Tuesday, January 26, 2010

Blissful Ignorance

They built a cave for me, crafted of clay.
Furnished for life, and dressed it so I'd stay.
Kissed my father once- mother always twice,
and the door collapsed, leaving was so nice.

I held teddy close, from loneliness shield.
Darkness crept in, only family did yield.
I slowly felt towards, my cup and string,
In this silent cave, only it did sing.

Days weathered on, eroded into years.
The cup to ear, my parents spoke as seers.
Their words painted skies, puffed many a cloud,
Wondered at such things, that I mouthed aloud.

Didn't stop at stars, sung of angel wings,
Told me of the Lord, and of Heaven's rings.
This pursed my brow.
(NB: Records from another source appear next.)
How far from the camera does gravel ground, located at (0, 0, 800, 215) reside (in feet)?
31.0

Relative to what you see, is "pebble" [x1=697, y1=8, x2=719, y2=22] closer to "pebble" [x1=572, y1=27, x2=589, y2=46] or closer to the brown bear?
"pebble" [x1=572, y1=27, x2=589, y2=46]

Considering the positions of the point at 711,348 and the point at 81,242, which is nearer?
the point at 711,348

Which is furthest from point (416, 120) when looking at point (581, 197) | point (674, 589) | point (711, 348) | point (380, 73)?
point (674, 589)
I understood the sky,
These words so odd though, wondered why they'd lie.

Time mirrors back, and I can see the past,
Knowledge newly earned, has me not aghast.
It was an act of love, to shield from truth,
A world so burnt now, wrapped in words so soothe.

Whetted as my mind was, urgent to dig.
I grabbed my first few stones, but none too big.
I felt the need strong, not for food or drink,
To see these things that, made it hard to think.

I worked in fever, had to know so bad.
Couldn't trust but, I loved my mom and dad.
Rocks piled backwards, from superstition'd steep
Filling up my bed, I worked without sleep.

The final keystone pulled, rocks tumbled down,
and the world as it was, naught but to frown.
The sky was was painted, but different shades yes.
Dark clouds did swirl, around a red mor'ess.

Lightning crashed, struck, and people cried again,
My parents came tailed, by women and men.
They spoke a truth profane. Painted in shame,
It seemed you see we, set the world aflame.

They had hid me then, struck me from the world,
To cover my eyes, as our death unfurled.
The walls were falling down, horns should've blown,
To see all of this, wished I hadn't known.

But time weathers on, and final years burn.
Stuck in that cave, I'd have no chance to learn.
Regret melts away, and peace settles in,
Blissful ignorance, is the only sin.